On peut aussi jouer sur les ambiances. Pour un repas convivial, misez sur des plats à partager: grand plat de parmigiana, focaccia tiède, salade d’herbes, légumes rôtis. Pour un dîner plus soigné, préférez des assiettes plus lisibles: petite entrée fraîche, risotto minute, contorno net, dessert aux fruits.
Comment recevoir simplement avec un menu végétarien italien
Le plus confortable est de préparer à l’avance ce qui gagne à reposer: légumes marinés, desserts, certaines sauces, focaccia, soupe. Gardez pour le dernier moment les cuissons délicates et les finitions. Une table italienne réussie n’a pas besoin d’être démonstrative. Elle a besoin de chaleur, de fluidité et de plats servis au bon moment.

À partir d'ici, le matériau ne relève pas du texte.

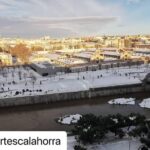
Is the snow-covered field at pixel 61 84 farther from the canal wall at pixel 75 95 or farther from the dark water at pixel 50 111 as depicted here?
the dark water at pixel 50 111

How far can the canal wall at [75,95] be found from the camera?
21167mm

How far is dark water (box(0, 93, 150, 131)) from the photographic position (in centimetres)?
1600

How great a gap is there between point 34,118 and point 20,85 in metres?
8.27

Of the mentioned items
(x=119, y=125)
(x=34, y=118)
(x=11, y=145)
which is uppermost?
(x=11, y=145)

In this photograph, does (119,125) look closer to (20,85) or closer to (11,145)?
(11,145)

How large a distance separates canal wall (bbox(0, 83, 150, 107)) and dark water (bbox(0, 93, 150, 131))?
69 centimetres

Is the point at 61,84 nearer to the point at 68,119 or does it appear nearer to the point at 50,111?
the point at 50,111

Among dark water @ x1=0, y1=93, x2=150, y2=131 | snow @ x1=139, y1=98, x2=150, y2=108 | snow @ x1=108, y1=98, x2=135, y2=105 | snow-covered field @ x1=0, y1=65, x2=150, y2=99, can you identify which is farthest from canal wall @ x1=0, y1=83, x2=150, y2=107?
snow @ x1=139, y1=98, x2=150, y2=108

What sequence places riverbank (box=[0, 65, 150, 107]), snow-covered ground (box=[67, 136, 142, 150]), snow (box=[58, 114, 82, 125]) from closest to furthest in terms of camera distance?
1. snow-covered ground (box=[67, 136, 142, 150])
2. snow (box=[58, 114, 82, 125])
3. riverbank (box=[0, 65, 150, 107])

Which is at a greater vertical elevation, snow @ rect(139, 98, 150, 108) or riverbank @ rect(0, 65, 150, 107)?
riverbank @ rect(0, 65, 150, 107)

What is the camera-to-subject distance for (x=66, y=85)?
24594 mm

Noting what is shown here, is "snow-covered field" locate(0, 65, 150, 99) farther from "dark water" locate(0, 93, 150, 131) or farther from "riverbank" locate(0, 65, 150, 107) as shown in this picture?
"dark water" locate(0, 93, 150, 131)

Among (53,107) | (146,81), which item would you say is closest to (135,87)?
(146,81)

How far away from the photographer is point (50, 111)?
19250 millimetres
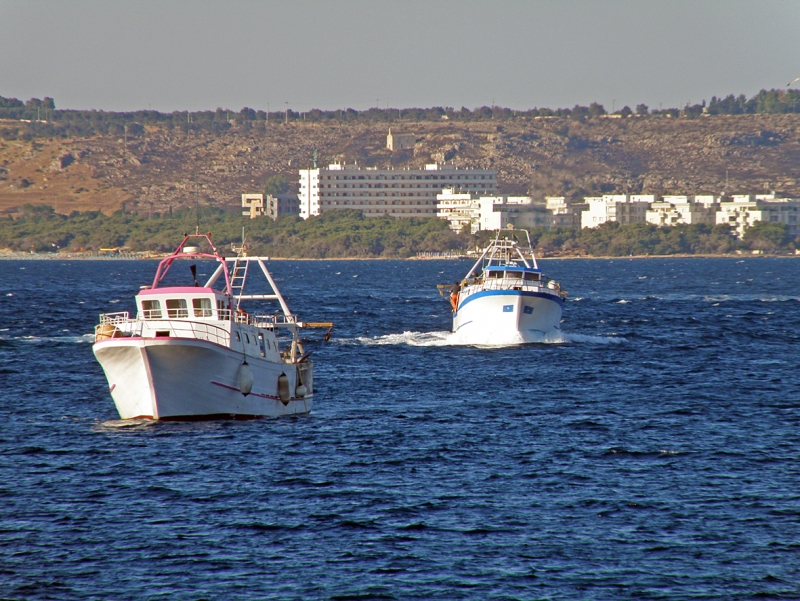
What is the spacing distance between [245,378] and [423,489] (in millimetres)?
11586

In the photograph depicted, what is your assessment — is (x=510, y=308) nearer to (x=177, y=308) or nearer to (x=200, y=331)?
Answer: (x=177, y=308)

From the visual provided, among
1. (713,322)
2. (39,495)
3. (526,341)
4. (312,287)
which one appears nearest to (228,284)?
(39,495)

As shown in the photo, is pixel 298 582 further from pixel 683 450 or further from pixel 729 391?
pixel 729 391

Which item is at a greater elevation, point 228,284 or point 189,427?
point 228,284

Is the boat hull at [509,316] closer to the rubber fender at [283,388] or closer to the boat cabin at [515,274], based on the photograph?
the boat cabin at [515,274]

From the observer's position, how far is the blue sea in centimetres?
2855

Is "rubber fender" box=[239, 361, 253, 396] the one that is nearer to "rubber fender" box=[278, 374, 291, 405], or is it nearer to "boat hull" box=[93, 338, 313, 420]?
"boat hull" box=[93, 338, 313, 420]

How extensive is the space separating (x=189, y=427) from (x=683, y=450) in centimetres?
1912

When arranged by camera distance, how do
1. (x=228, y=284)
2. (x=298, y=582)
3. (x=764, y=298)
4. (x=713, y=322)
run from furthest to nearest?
(x=764, y=298), (x=713, y=322), (x=228, y=284), (x=298, y=582)

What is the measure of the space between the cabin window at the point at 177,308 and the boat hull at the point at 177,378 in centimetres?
325

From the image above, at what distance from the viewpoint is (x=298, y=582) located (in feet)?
92.2

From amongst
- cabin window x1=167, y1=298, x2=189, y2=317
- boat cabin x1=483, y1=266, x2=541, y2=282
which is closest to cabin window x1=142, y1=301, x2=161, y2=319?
cabin window x1=167, y1=298, x2=189, y2=317

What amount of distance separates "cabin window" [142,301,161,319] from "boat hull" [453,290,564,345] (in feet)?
124

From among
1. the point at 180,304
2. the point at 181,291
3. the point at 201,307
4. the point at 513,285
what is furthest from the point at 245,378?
the point at 513,285
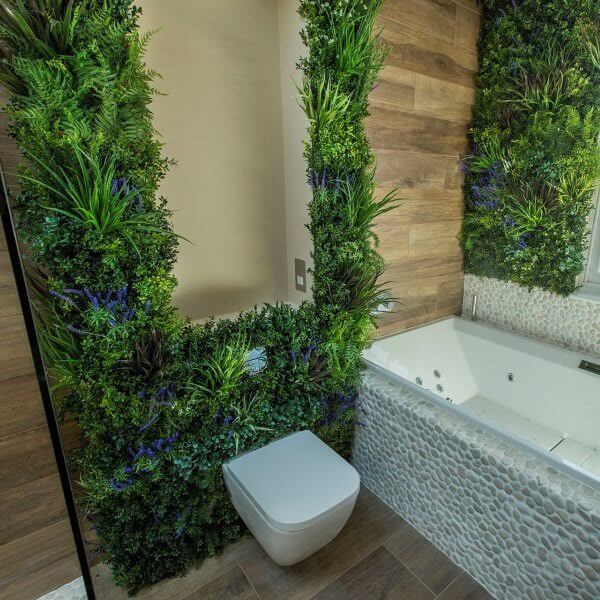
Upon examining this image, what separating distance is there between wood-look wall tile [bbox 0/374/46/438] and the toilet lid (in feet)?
2.47

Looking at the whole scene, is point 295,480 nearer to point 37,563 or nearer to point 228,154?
point 37,563

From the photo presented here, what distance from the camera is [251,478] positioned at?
4.84 feet

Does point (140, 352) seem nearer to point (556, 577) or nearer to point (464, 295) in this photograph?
point (556, 577)

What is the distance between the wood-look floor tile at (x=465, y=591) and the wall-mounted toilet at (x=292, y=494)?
53 cm

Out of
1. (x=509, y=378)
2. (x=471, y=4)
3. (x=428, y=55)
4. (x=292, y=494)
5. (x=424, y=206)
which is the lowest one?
(x=509, y=378)

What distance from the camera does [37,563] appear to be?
1.46 m

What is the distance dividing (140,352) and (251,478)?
0.68 meters

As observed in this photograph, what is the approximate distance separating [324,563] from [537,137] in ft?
8.20

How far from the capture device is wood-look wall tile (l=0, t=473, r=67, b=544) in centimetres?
137

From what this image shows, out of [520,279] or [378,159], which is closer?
[378,159]

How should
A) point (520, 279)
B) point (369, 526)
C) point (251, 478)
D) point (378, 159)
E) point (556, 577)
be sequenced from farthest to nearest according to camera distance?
point (520, 279)
point (378, 159)
point (369, 526)
point (251, 478)
point (556, 577)

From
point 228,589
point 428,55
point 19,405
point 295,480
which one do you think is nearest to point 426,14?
point 428,55

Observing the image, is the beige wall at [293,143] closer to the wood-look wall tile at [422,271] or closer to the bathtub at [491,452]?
the wood-look wall tile at [422,271]

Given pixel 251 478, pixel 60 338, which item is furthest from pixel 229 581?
pixel 60 338
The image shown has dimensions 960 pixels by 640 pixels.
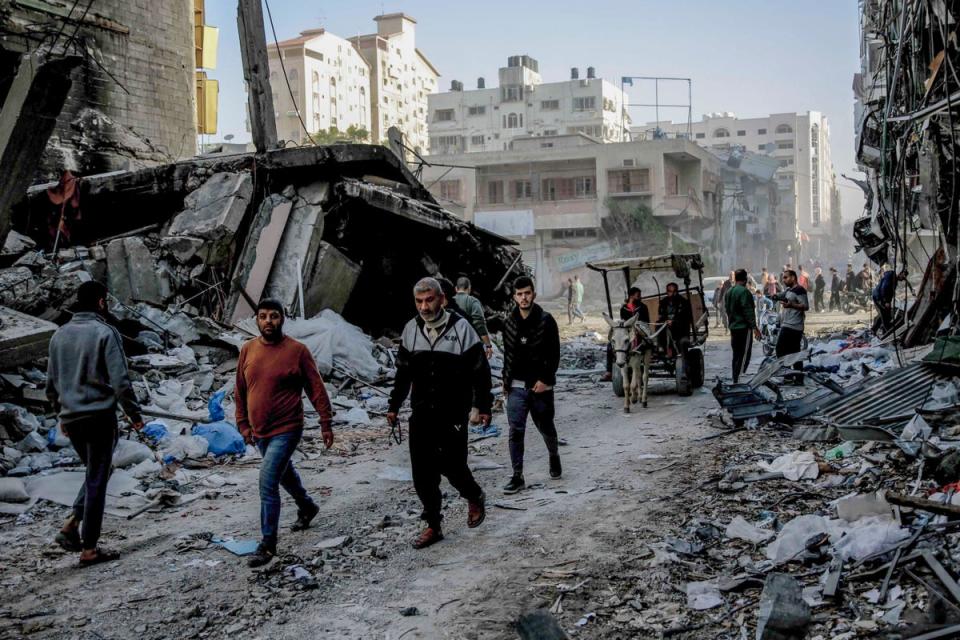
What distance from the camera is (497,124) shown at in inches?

Si vous recevez des convives aux appétits variés, prévoyez un centre de table généreux, mais pas surchargé. Une entrée à partager, un primo servi à l’assiette, puis un contorno et un dessert simple suffisent largement. C’est souvent plus élégant qu’un buffet de six plats où tout se mélange.
Questions fréquentes sur le menu végétarien italien
Quel est un plat typique italien végétarien ?
La parmigiana d’aubergines est un grand classique végétarien italien. Elle superpose aubergines, sauce tomate, fromage et parfois basilic, avec une texture fondante très réconfortante. J’aime aussi citer le risotto aux champignons ou les gnocchi à la sauge, qui montrent qu’un plat sans viande peut être pleinement italien, généreux et structuré.
Quel est un menu typique italien ?
Un menu typique italien suit souvent cette logique: antipasto, primo, secondo, contorno, puis dessert. À la maison, on simplifie volontiers en gardant entrée, plat et douceur finale. L’essentiel est l’équilibre: une entrée qui ouvre l’appétit, un plat central bien construit, puis une fin de repas légère, fruitée ou crémeuse selon la saison.
Comment composer un menu végétarien italien complet sans tomber dans les plats par défaut ?
Je pars toujours de la saison, puis je varie les textures et les intensités. Par exemple: fenouil-orange en entrée, risotto aux asperges en plat, légumes verts sautés en accompagnement, poires rôties en dessert. Cela évite le trio caprese-pâtes-tiramisu. Pensez aussi aux légumineuses, aux herbes fraîches, aux agrumes et aux chapelures croustillantes.
La salade caprese suffit-elle comme entrée dans un repas italien ?
Oui, si les produits sont très bons et si la suite du repas a plus de relief. Une caprese fonctionne particulièrement bien en été, avec tomates mûres, mozzarella bien égouttée, basilic et huile d’olive. En revanche, si le plat principal est déjà très doux ou lacté, je préfère une entrée plus vive ou plus végétale pour créer un meilleur contraste.
Quels sont les plats végétariens à la mode ?
On voit beaucoup de pâtes au citron, de risottos très verts, de légumes rôtis servis avec ricotta fouettée, de focaccias garnies, et de recettes autour de la burrata. La tendance va vers des assiettes simples mais très travaillées en texture. Pour rester juste, mieux vaut suivre la saison que la mode pure: c’est souvent là que le goût devient vraiment convaincant.
Quelles sont 10 idées de repas sans viande pour une semaine 100% végétarienne ?
Voici une base utile: lundi minestrone, mardi pâtes aux courgettes, mercredi frittata aux herbes, jeudi risotto aux champignons, vendredi polenta et légumes rôtis, samedi parmigiana d’aubergines, dimanche lasagnes ricotta-épinards, puis salade de haricots blancs, gnocchi à la sauge, et poivrons farcis au riz. L’idée est d’alterner pâtes, œufs, légumineuses et légumes.
Le plus juste, pour réussir un menu végétarien italien, consiste à penser en enchaînement plutôt qu’en substitution. Choisissez un antipasti franc, un plat principal lisible, un accompagnement utile et un dessert simple. Si vous recevez, écrivez votre menu en une ligne avant de cuisiner : cela évite les doublons, clarifie les saveurs et donne au repas ce relief tranquille qui fait les bonnes tables italiennes.